Putting it All Together

In this lab you’ll put together the tools you learned in the previous 4 labs to create a table showing changes in income for college vs. non-college educated individuals from 2018 to 2023.


Preparation

You should already have IPUMS_ACS_CA_2018_2023.csv in your R Studio Cloud files directory. If you don’t have this file, check the instructions for Lab 4.

You’ll also need the package dplyr, which should already be installed. If it’s not installed you can install it by typing this into the console:

install.packages("dplyr")

Instructions

Follow along as I show the class how to conduct today’s lab. If you followed along correctly, you should end up with the following three scripts.

Line Plots

This script makes a line plot showing average income by age for employed individuals, using data from California 2023. The lines are plotted separately for males and for females.

rm(list=ls())   # Clear workspace
library(dplyr)  # Load required packages
library(ggplot2)

# Load the main data
df <- read.csv("IPUMS_ACS_CA_2018_2023.csv")

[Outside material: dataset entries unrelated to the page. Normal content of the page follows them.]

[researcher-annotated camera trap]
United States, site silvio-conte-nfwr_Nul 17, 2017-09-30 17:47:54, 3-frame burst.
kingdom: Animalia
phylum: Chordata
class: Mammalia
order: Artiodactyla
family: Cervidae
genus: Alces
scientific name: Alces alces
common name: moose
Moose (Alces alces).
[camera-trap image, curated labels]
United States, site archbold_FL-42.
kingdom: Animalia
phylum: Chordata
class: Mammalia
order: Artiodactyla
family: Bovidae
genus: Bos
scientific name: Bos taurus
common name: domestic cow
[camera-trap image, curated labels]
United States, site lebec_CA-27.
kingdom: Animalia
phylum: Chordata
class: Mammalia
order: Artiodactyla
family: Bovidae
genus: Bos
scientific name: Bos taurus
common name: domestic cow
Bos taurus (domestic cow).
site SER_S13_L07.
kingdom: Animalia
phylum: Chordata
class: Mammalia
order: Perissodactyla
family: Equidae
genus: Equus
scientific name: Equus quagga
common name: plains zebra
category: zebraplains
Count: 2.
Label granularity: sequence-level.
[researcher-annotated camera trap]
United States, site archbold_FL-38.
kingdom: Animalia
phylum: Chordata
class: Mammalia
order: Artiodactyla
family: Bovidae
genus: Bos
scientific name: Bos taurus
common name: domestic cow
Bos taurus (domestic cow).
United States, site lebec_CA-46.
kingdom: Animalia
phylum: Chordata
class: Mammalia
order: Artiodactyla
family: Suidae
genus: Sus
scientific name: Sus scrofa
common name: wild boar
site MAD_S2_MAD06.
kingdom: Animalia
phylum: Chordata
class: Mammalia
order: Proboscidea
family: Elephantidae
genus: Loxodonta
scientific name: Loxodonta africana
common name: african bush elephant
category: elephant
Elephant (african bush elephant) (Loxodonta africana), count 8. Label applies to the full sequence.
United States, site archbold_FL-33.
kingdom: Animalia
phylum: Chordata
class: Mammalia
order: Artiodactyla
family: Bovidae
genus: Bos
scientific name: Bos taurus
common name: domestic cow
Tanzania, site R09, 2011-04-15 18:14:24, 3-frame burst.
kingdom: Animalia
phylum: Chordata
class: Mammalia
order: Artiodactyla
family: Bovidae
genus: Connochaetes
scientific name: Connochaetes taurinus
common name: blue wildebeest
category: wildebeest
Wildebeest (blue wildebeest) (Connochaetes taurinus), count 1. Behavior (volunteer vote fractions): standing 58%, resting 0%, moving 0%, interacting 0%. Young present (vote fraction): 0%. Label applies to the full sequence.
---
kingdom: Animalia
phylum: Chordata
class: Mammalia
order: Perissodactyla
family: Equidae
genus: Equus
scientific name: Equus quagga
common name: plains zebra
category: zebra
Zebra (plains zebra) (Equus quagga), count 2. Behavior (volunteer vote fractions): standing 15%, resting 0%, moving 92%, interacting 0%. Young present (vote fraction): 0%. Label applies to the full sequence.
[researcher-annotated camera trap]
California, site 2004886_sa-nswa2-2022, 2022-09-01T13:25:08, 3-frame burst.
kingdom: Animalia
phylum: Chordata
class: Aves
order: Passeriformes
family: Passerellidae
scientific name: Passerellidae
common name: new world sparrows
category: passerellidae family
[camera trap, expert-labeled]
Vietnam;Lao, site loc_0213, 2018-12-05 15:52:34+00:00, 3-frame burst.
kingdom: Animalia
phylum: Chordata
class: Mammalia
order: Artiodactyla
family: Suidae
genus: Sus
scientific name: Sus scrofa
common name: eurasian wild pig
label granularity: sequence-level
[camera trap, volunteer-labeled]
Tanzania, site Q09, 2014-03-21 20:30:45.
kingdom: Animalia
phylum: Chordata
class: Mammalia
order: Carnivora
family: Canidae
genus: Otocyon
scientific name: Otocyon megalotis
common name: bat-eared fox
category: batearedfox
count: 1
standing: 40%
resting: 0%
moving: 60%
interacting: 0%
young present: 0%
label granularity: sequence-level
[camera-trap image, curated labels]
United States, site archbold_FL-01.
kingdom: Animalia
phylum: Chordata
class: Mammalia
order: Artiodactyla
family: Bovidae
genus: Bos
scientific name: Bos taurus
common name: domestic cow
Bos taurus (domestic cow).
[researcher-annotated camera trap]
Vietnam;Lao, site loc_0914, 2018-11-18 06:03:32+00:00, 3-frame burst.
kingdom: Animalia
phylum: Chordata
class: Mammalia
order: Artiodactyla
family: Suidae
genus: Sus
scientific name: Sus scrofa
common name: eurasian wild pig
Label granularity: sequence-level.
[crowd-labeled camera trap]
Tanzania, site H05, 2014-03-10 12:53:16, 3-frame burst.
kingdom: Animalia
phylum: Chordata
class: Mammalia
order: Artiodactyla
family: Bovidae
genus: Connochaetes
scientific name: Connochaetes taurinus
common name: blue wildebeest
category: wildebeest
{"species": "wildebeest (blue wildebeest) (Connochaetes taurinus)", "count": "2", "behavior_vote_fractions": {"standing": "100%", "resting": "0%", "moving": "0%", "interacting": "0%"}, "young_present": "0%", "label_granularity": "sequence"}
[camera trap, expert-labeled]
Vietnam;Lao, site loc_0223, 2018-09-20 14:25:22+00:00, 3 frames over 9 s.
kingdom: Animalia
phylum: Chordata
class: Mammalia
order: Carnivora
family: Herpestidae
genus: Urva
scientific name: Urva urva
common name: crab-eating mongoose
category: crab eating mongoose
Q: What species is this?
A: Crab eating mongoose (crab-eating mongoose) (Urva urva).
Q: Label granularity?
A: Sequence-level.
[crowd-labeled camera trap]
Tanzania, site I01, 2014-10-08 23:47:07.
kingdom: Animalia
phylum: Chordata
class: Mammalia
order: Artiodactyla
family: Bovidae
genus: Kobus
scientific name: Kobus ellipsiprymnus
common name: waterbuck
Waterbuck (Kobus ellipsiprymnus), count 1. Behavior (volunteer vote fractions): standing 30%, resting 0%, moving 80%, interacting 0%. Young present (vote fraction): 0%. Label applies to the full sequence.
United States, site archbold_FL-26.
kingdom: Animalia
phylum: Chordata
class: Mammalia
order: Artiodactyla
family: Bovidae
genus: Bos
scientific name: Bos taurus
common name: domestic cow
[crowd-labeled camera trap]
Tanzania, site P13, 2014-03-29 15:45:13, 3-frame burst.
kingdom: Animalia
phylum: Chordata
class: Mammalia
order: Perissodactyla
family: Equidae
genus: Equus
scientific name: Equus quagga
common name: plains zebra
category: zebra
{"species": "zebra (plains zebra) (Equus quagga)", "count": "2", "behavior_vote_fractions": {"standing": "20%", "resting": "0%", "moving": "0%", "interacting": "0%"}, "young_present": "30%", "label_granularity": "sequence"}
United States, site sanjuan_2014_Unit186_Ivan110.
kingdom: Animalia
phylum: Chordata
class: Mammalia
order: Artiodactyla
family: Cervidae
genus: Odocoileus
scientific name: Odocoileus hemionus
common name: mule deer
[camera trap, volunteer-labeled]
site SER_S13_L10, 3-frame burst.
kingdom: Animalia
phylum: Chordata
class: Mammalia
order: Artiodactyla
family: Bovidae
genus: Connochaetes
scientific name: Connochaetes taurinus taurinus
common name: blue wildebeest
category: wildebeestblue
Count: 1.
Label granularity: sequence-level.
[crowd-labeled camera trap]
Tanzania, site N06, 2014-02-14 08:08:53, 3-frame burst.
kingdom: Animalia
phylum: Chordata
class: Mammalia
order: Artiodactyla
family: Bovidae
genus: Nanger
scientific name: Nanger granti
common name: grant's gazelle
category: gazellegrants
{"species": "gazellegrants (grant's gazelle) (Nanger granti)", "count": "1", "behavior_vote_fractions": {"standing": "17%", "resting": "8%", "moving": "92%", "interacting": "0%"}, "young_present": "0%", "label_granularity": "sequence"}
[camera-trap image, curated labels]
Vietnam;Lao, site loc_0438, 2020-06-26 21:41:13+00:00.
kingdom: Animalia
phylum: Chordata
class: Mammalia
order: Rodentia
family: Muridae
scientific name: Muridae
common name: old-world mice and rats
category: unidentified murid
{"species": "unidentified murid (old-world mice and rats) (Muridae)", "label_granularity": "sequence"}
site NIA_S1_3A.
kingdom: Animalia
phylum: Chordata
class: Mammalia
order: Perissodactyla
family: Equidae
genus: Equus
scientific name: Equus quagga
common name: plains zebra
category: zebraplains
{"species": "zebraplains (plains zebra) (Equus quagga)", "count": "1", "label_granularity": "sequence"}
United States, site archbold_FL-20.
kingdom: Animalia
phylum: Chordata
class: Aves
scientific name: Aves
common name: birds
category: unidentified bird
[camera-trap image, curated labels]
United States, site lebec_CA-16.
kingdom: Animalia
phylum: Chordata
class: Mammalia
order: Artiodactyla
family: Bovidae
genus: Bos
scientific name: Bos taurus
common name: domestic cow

# Deal with invalid values for INCWAGE and EMPSTAT
df$INCWAGE <- na_if(df$INCWAGE, 999999)
df$INCWAGE <- na_if(df$INCWAGE, 999998)
df$EMPSTAT <- na_if(df$EMPSTAT, 0)
df$EMPSTAT <- na_if(df$EMPSTAT, 9)

# First, calculate average income of employed individuals by
# age and sex, using data from 2023
inc_by_age_sex <- df %>%
  filter(YEAR==2023 & EMPSTAT==1) %>%
  group_by(AGE, SEX) %>%
  summarize(
    AVG_INCOME = weighted.mean(INCWAGE, PERWT, na.rm=TRUE)
  )
  
# Now create the line plot using the dataframe containing the stats
ggplot(data=inc_by_age_sex) +
  geom_line(aes(x=AGE, y=AVG_INCOME, color=as.factor(SEX))) + 
  xlab("Age") + 
  ylab("Average Income") + 
  ggtitle("Average Income of Employed Individuals by Age and Sex, California 2023")

Assignment

For this lab, you need to create a script that builds a dataframe with columns:

  • COUNTYFIP: The county
  • COLLEGE: A boolean for whether a person has 4+ years of college education
  • INC_2018: The average income of employed individuals in 2018, by COUNTYFIP and COLLGE
  • INC_2023: The average income of employed individuals in 2023, by COUTYFIP and COLLEGE
  • INC_CHG: The percentage change in average income of employed individuals from 2018 to 2023, by COUTYFIP and COLLEGE

Hints:

  • You’ll need to first create two separate dataframes with average income by county/college, one for 2018 and one for 2023
  • You’ll then need to merge those two dataframes on COUNTYFIP, COLLEGE
  • You’ll then need to create a new variable called INC_CHG

Show me your script and output to receive your grade and be dismissed. If you aren’t able to complete the assignment in class, you can upload the script to the Lab 05 Script assignment.

Takeaways

  • You can work on complex data wrangling tasks independently in R.